The painting illustrates an episode described by Pliny the Elder in his Natural History: Cleopatra bet Mark Antony that she could spend ten million sestertii in a single meal. During the meal, she was served a cup of vinegar, in which she dissolved a huge, precious pearl and drank the contents of the cup. Lucius Munatius Plancus, who judged the bet, declared Cleopatra the winner. Mark Antony, his companion Ahenobarbus, and the black servant are frozen in amazement, their expressions mixed with dismay and admiration. Only the jester, pointing mockingly at Cleopatra with his right hand and displaying a grotesque sneer, emphasises the folly of her act.

This work was extremely popular in the art world throughout the 17th and 18th centuries. The subject of this painting was usually used by artists to depict luxurious court life, and was a popular subject for large decorative works, especially tapestries. However, Jordaens' emphasis is on morality: the painting is an allegory criticising the sins of pride and vanity, a theme typical of Netherlandish painting dating back to Pieter Bruegel and Hieronymus Bosch.

It is signed and dated at the top of the painting. At the top, in the centre, there is a barely visible signature of the artist and the date: J Jor. 1653. As the caption suggests, the painting was painted in 1653 and is probably a companion piece to Jordaens' The Death of Cleopatra, which is in the Kassel Art Gallery. The early history of the painting is unknown. It arrived at the Hermitage Museum in 1937 from the State Museum Fund, which accumulated and subsequently distributed works of art confiscated from private individuals after the October Revolution. It is on display in the New Hermitage building in Room 248. It is highly likely that The Banquet of Cleopatra, together with the painting from the Kassel Museum, belonged to a certain Giacomo Antonio Carenna—both works are mentioned in his will of 9 March 1669 as paintings from the series The History of Cleopatra.

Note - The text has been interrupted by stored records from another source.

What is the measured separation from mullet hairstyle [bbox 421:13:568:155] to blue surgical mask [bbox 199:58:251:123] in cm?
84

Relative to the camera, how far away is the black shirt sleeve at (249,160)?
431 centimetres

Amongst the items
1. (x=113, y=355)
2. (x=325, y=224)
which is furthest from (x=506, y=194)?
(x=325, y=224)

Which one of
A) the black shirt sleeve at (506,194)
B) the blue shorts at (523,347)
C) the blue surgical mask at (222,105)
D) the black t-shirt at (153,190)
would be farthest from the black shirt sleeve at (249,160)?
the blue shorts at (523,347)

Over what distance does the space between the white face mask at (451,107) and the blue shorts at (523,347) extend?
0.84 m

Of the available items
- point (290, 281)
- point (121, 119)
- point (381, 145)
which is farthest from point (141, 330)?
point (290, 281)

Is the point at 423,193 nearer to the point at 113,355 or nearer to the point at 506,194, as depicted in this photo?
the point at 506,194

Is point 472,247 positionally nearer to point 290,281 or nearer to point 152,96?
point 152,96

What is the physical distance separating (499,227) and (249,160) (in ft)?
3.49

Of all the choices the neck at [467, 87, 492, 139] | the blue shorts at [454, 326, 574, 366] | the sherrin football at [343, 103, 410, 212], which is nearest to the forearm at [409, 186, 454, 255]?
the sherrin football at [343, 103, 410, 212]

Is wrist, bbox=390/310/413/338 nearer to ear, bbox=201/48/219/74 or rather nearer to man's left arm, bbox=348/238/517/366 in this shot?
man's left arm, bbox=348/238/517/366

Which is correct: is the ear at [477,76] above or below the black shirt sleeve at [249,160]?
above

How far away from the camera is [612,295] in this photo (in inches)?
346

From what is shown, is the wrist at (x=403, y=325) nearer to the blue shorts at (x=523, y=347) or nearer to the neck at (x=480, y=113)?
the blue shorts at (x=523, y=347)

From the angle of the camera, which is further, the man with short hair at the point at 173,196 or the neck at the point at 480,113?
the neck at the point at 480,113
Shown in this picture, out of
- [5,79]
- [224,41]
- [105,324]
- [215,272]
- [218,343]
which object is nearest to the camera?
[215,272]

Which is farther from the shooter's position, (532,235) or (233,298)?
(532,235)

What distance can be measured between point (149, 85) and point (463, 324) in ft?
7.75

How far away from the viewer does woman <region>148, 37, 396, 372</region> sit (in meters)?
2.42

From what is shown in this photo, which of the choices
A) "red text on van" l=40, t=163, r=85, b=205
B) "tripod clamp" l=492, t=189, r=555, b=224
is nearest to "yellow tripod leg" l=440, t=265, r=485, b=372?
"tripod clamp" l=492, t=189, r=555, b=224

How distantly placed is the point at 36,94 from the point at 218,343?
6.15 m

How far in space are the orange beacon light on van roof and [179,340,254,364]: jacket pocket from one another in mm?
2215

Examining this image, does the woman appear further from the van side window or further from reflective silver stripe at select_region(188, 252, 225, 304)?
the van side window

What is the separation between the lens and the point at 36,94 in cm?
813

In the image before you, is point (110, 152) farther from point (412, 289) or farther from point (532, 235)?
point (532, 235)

N. I. Gritsai, head of the 13th–18th century painting section of the Western European Art Department at the Hermitage Museum, noted the following when describing the painting:

Possessing all the characteristics inherent in Jordaens' decorative works, this painting reflects ... one of the most important trends in his late work—a tendency to complicate the semantic content ... expressed in the saturation of his works with various symbolic and allegorical elements. ... It is no coincidence, for example, that Jordaens introduced a jester into the composition, who points at Cleopatra with a smirk, as if emphasising the absurdity of the queen's actions with this gesture.